## start Selection
Our latest work to improve Azure Functions cold starts
Published Jun 10 2024 11:08 PM 7,730 Views
Microsoft

We continually work to improve performance and mitigate Azure Functions cold starts - the extra time it takes for a function that hasn’t been used recently to respond to an event. We understand that no matter when your functions were last called, you want fast executions and little lag time.

In this article:

  • How we measure cold start and the work done to improve it in the Azure Functions platform.
  • What you can do to optimize your functions to improve your app’s cold start performance.
  • Provide your feedback on Azure Functions cold start.

 

How we measure Azure Functions cold start

In measuring Azure Functions performance, we prioritize the cold start of synchronous HTTP triggers in the Consumption and Flex Consumption hosting plans. That means looking at what our platform and Azure Functions host need to do to execute the first HTTP trigger function on a new instance. Then we improve it. We are also working to improve cold start for asynchronous scenarios.

To assess our progress, we run sample HTTP trigger function apps that measure cold start latencies for all supported versions of Azure Functions, in all languages, for both Windows and Linux Consumption. These sample apps are deployed in all Azure regions and subregions where Azure Functions runs. Our test function calls these sample apps every few hours to trigger a true cold start and currently generates nearly 85,000 daily cold start samples. Through this testing infrastructure we observed in past 18 months a reduction on cold start latency by approximately 53 percent across all regions and for all supported languages and platforms.
## end Selection
Complete the following:
[A] List the topics that the cold-start article says it covers in its "In this article" section.
[B] Rewrite the part of the cold-start article that opens with the words containing "Our latest work" and closes with "Functions cold start.", changing "feedback" to "comments".
[C] According to the cold-start article, about how many cold start samples does the test function generate each day?
## start Records
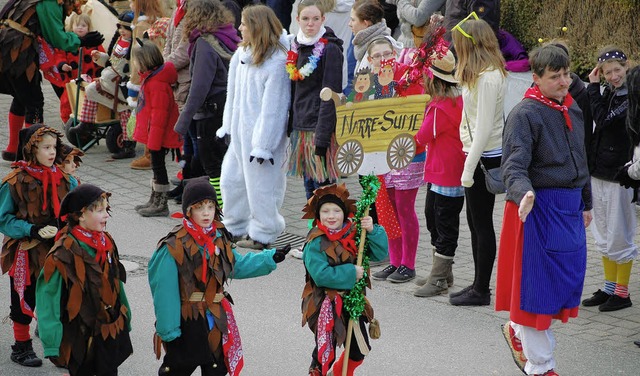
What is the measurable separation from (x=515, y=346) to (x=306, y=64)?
310 cm

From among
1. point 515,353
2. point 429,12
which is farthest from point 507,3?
point 515,353

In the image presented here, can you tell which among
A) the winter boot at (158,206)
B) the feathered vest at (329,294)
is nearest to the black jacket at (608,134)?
the feathered vest at (329,294)

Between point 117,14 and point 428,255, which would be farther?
point 117,14

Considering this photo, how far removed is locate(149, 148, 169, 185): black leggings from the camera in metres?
10.0

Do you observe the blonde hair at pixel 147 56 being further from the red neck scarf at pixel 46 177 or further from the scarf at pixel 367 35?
the red neck scarf at pixel 46 177

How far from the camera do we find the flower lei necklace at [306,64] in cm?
840

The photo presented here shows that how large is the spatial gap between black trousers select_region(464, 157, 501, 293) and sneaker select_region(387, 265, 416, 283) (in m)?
0.71

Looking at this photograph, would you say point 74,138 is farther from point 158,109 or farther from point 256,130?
point 256,130

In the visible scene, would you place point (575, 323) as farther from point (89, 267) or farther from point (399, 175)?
point (89, 267)

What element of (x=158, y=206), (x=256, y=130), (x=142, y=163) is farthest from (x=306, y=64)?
(x=142, y=163)

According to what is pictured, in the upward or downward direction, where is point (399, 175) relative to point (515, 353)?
upward

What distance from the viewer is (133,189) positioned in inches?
441

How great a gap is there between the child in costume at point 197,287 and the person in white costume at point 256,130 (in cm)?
309

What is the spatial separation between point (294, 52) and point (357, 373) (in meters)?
3.07
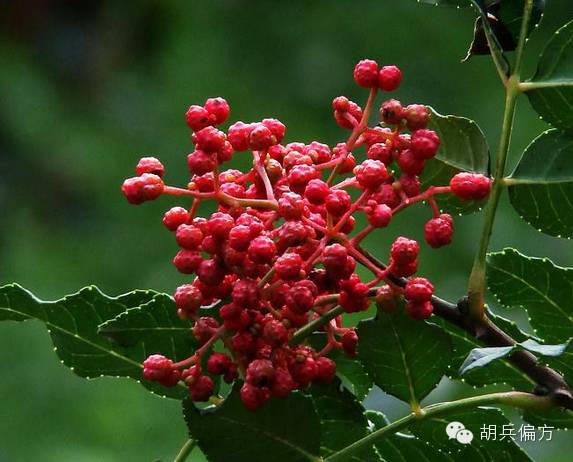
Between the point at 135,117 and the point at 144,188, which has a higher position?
the point at 135,117

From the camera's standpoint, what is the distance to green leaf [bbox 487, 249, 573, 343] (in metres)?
0.95

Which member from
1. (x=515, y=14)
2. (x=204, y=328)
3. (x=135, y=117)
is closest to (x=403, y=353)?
(x=204, y=328)

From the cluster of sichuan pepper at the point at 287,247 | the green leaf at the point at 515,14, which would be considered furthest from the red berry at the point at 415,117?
the green leaf at the point at 515,14

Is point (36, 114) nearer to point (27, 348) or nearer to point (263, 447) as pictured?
point (27, 348)

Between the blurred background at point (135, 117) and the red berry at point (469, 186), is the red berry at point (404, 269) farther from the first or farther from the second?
the blurred background at point (135, 117)

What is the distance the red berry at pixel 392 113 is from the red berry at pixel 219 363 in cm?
19

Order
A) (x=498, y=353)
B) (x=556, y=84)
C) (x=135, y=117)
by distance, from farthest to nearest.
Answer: (x=135, y=117) → (x=556, y=84) → (x=498, y=353)

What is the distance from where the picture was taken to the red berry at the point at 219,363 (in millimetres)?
853

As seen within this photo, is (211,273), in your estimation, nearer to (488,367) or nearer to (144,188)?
(144,188)

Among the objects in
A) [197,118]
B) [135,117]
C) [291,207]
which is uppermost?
[135,117]

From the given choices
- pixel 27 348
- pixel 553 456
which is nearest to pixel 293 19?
pixel 27 348

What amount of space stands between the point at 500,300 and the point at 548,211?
9 centimetres

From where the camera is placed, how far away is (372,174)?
2.79 ft

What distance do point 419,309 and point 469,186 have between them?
0.30ft
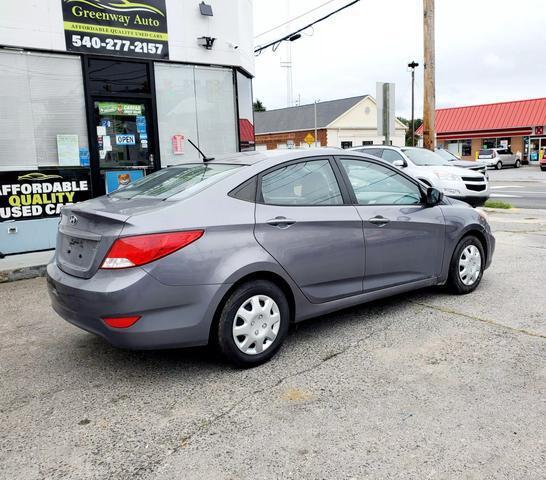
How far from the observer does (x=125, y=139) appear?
341 inches

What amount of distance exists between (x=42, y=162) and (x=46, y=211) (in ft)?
2.39

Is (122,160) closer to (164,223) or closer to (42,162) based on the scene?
(42,162)

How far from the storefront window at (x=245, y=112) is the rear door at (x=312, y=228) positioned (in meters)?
5.95

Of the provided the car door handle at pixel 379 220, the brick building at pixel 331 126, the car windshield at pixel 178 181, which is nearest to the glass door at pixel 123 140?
the car windshield at pixel 178 181

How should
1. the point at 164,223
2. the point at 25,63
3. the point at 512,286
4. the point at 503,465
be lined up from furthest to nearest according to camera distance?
the point at 25,63
the point at 512,286
the point at 164,223
the point at 503,465

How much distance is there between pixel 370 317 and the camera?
491 cm

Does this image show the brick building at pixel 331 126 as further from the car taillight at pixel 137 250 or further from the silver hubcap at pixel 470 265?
the car taillight at pixel 137 250

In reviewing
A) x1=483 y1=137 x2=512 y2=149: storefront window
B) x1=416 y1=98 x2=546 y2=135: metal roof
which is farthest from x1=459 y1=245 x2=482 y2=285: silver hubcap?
x1=483 y1=137 x2=512 y2=149: storefront window

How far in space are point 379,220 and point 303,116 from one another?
5322 cm

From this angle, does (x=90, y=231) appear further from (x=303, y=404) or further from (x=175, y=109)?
(x=175, y=109)

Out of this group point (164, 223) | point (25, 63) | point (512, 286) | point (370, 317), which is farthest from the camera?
point (25, 63)

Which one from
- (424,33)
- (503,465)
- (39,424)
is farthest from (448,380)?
(424,33)

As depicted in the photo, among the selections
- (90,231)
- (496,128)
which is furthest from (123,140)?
(496,128)

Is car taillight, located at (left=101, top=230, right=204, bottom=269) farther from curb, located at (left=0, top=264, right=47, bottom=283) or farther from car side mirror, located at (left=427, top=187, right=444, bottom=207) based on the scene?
curb, located at (left=0, top=264, right=47, bottom=283)
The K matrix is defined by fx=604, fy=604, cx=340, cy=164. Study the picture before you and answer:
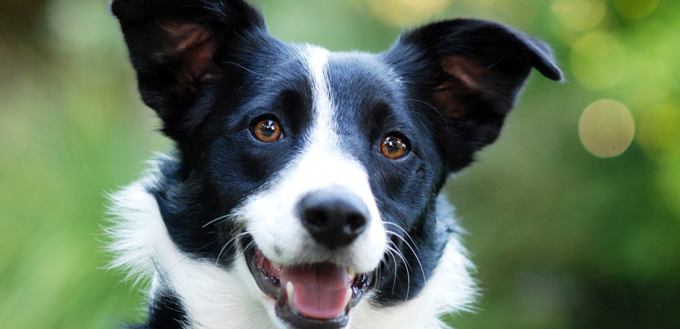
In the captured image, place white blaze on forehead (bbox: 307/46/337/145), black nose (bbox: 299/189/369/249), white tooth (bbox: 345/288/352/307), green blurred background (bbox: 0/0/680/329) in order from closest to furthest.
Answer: black nose (bbox: 299/189/369/249)
white tooth (bbox: 345/288/352/307)
white blaze on forehead (bbox: 307/46/337/145)
green blurred background (bbox: 0/0/680/329)

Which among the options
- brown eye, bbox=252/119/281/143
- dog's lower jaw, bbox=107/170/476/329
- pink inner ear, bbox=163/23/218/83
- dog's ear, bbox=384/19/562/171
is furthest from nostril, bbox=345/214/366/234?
pink inner ear, bbox=163/23/218/83

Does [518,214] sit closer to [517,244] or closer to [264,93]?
[517,244]

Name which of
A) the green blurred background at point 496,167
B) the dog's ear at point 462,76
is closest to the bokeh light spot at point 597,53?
the green blurred background at point 496,167

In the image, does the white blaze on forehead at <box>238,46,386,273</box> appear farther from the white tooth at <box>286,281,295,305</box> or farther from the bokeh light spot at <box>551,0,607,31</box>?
the bokeh light spot at <box>551,0,607,31</box>

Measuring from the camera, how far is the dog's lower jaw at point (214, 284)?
9.21 ft

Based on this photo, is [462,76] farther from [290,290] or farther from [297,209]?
[290,290]

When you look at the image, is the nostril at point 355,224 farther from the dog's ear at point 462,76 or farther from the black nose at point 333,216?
the dog's ear at point 462,76

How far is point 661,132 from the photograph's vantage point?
19.5 ft

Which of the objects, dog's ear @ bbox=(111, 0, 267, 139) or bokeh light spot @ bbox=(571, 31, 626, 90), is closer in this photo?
dog's ear @ bbox=(111, 0, 267, 139)

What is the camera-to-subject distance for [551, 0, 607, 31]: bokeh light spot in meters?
6.66

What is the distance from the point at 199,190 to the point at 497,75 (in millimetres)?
1734

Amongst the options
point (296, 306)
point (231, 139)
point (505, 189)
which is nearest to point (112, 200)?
point (231, 139)

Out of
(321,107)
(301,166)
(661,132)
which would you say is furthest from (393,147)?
(661,132)

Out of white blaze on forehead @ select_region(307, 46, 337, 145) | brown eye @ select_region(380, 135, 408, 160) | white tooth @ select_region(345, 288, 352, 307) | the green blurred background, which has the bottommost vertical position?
## end Records
Exercise solutions:
[A]
- How cold start is measured and the work done to improve it in the Azure Functions platform.
- What you can do to optimize your functions to improve your app's cold start performance.
- Providing your feedback on Azure Functions cold start.

[B]
Our latest work to improve Azure Functions cold starts
Published Jun 10 2024 11:08 PM 7,730 Views
Microsoft

We continually work to improve performance and mitigate Azure Functions cold starts - the extra time it takes for a function that hasn’t been used recently to respond to an event. We understand that no matter when your functions were last called, you want fast executions and little lag time.

In this article:

  • How we measure cold start and the work done to improve it in the Azure Functions platform.
  • What you can do to optimize your functions to improve your app’s cold start performance.
  • Provide your comments on Azure Functions cold start.

[C] Nearly 85,000 daily cold start samples.